Sustainable synthesis and optimization of aluminium matrix composites reinforced with laboratory waste borosilicate glass for resource sustainability circularity
摘要
This study presents the synthesis and optimization of AA8011 aluminium matrix composites reinforced with waste borosilicate glass particles using stir casting. Reinforcement levels of 0–15 wt.% were evaluated for tribological performance under varying operating conditions. A Taguchi L16 design integrated with Grey Relational Analysis (GRA) was employed to optimize wear rate, friction force, and coefficient of friction.

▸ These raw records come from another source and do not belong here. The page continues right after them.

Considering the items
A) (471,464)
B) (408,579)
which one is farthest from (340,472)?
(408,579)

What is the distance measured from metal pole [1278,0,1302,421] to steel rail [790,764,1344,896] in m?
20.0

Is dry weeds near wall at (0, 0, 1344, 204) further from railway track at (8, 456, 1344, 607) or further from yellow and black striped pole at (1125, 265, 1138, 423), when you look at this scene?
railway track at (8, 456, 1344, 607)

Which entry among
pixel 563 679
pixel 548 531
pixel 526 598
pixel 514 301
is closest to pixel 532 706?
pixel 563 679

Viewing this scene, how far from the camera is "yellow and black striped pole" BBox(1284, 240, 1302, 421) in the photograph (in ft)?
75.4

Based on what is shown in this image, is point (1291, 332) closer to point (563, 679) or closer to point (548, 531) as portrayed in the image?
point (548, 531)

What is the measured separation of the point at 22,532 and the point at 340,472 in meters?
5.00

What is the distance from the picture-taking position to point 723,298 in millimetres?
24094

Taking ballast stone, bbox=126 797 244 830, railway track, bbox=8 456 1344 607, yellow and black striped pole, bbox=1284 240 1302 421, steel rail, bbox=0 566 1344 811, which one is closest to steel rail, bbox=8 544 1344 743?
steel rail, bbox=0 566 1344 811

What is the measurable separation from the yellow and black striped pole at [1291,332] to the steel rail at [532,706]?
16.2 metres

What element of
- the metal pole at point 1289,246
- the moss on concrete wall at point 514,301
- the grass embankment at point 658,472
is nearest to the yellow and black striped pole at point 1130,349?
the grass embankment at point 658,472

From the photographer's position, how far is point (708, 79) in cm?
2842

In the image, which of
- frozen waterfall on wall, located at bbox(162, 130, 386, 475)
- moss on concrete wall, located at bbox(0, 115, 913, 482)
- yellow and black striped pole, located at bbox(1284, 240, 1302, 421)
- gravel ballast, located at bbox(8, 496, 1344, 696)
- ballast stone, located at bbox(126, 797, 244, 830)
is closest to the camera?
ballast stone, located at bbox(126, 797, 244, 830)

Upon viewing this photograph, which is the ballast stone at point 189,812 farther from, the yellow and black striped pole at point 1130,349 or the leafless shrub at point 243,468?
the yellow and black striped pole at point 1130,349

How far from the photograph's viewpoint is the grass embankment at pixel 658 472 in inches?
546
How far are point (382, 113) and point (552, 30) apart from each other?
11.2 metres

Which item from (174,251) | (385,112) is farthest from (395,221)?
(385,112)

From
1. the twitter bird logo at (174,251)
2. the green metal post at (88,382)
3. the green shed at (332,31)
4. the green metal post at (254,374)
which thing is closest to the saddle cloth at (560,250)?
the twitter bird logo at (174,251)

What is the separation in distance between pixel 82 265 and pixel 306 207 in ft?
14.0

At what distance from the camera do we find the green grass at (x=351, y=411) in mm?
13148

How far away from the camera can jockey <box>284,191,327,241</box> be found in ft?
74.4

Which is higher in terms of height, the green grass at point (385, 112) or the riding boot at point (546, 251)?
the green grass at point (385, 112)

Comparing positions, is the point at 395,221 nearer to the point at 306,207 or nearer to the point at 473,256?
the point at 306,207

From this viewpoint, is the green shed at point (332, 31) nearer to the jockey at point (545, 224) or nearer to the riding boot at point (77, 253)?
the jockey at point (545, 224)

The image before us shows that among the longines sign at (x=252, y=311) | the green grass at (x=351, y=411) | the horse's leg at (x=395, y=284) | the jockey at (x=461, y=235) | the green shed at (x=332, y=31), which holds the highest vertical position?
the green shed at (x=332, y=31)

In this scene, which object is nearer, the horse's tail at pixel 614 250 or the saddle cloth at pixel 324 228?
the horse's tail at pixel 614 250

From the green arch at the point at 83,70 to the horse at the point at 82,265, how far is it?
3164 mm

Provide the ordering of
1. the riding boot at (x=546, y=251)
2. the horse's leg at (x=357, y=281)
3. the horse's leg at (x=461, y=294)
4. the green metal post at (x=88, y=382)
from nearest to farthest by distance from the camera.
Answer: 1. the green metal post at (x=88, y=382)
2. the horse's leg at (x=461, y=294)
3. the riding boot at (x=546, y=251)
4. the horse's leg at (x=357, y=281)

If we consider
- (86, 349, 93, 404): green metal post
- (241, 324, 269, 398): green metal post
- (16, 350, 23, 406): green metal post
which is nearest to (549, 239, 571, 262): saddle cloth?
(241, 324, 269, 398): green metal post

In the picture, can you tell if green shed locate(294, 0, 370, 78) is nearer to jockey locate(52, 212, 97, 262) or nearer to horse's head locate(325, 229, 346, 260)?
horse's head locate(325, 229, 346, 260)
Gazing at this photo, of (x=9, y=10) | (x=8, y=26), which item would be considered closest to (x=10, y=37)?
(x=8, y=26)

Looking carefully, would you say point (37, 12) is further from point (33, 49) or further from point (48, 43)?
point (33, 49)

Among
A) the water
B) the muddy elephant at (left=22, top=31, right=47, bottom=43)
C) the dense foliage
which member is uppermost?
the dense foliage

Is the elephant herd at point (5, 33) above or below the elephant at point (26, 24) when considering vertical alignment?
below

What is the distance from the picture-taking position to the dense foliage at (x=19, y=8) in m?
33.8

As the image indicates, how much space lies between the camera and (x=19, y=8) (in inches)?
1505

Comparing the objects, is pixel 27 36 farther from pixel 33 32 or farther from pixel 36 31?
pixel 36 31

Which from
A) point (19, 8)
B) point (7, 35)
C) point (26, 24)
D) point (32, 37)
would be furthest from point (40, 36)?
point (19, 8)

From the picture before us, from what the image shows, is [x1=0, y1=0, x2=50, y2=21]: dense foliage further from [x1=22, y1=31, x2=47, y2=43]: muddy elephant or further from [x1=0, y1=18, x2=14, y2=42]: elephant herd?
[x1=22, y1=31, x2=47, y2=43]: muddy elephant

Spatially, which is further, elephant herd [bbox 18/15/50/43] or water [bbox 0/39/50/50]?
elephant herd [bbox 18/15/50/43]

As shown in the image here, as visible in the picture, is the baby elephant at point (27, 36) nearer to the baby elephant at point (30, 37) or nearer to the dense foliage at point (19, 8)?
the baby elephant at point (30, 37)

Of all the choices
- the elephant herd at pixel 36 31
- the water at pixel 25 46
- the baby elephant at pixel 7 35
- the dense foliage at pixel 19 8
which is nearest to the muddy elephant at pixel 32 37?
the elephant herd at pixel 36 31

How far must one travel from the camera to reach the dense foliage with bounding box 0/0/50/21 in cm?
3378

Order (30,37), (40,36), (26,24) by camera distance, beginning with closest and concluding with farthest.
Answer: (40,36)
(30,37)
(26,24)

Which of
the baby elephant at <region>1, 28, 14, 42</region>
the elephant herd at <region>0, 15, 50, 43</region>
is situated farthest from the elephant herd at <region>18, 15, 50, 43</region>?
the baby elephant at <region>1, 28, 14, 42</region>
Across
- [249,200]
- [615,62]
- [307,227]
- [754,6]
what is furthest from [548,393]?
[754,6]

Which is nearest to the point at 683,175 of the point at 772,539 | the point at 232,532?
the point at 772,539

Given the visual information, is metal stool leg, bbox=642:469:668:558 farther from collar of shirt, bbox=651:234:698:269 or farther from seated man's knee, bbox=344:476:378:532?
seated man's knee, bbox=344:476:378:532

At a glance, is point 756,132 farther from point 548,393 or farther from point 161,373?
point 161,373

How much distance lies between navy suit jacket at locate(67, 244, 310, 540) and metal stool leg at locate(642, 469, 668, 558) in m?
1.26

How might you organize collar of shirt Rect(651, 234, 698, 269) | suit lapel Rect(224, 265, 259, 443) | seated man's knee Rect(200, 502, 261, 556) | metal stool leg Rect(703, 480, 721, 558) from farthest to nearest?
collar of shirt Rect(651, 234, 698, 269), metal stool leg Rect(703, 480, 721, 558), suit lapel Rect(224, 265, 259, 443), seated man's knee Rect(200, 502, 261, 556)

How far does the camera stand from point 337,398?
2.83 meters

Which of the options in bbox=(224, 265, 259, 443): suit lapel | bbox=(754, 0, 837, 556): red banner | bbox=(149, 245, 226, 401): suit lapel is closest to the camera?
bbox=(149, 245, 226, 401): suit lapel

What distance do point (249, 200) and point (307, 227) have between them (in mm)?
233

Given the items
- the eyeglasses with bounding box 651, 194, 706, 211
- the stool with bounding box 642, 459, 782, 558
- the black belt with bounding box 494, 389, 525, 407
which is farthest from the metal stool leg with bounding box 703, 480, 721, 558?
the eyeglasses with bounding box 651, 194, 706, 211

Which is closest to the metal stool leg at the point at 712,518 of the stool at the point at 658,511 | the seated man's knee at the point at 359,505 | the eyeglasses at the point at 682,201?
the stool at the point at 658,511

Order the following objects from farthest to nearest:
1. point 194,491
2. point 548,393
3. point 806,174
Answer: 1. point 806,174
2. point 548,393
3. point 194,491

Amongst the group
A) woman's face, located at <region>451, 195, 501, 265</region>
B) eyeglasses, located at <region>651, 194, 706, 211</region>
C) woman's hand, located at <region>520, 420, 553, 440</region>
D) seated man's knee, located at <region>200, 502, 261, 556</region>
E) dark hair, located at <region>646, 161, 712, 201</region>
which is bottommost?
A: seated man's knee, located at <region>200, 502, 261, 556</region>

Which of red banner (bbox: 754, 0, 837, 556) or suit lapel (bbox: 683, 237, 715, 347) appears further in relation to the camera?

The results show that the incorporation of borosilicate glass reduces wear by approximately 30–35% compared to the base alloy. Optimal performance was achieved at 5 wt.% reinforcement, 60 N load, 1.5 m/s sliding speed, and 2250 m sliding distance, corresponding to a maximum Grey Relational Grade of 0.8210. ANOVA indicates that applied load is the most influential factor (56.56%), followed by sliding distance (17.20%) and sliding speed (14.41%). The prediction error between experimental and model results was 3.47%, confirming the robustness of the optimization approach. The use of waste borosilicate glass contributes to material reuse and improved component life, supporting sustainable material development. In general, the resulting composites have considerable potential in terms of sustainable and energy-efficient use in the automotive and industrial engineering segments.